One could take these three authors to task for downplaying or neglecting the value in having active, self-identified anarchists and in studying explicitly anarchist movements. Surely, an anarchist sociologist might. By missing the actual practice of self-identified anarchists—the things they do, do not do, dream, and oppose—we are left guessing what behavior approximates that of those who do not accept that label, for whatever reason. Graeber’s global justice activists seem influenced by anarchism (or at least ideas and practices that anarchists have adopted from others since the 1960s), like affinity groups, consensus decision-making, and direct action street politics, but the gap between a conscious anarchist and an activist acting like an anarchist is, as Graeber himself notes, a gray area which may or may not be significant. Scott’s anti-state peasants in Zomia may identify with “anarchism” if it had meaning to them, but it is more likely another Western philosophy that seems foreign in Southeast Asia (comparable to a Roman emperor identifying with “fascism”). Ward’s analysis precludes worrying about what explicit anarchists do or do not do, since his focus is on the latent anarchism residing within much of social life. Sociologists have so rarely analyzed anarchists and the few anarchist communities that have existed, that it may be unwise to state with certainty what it means to act anarchistically.

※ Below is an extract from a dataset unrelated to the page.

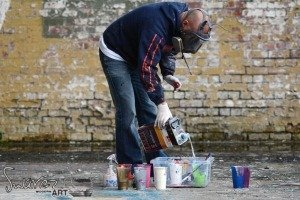 Pouring thinners into paint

Nevertheless, there is great value in having people act in non-hierarchical ways, expressing solidarity, directing their own affairs, regardless of the ideology that drives it. And anarchist theory and principles help to ground such practice and the application of these ideas among those who are trying to reconfigure their societies—this is still deserving of our attention. To be clear, Graeber, Scott, and Ward all identify as anarchists, of one sort or another, so they do have personal and intellectual experience with anarchism and the anarchist movement.
There are many places to expand these inquiries. For example, efforts could involve studies into anarchist movements, updating Kropotkin’s analysis of mutual aid and social solidarity, or synthesizing anarchist and sociological theorists. Another significant project would be to apply social science research to anarchist projects, and directly study other subjects and phenomena that aim to supplant hierarchical social forces (e.g., capitalism, the state, patriarchy, White supremacy, militarism, and bureaucracy). In other words, much more writing (and action) remains to be done.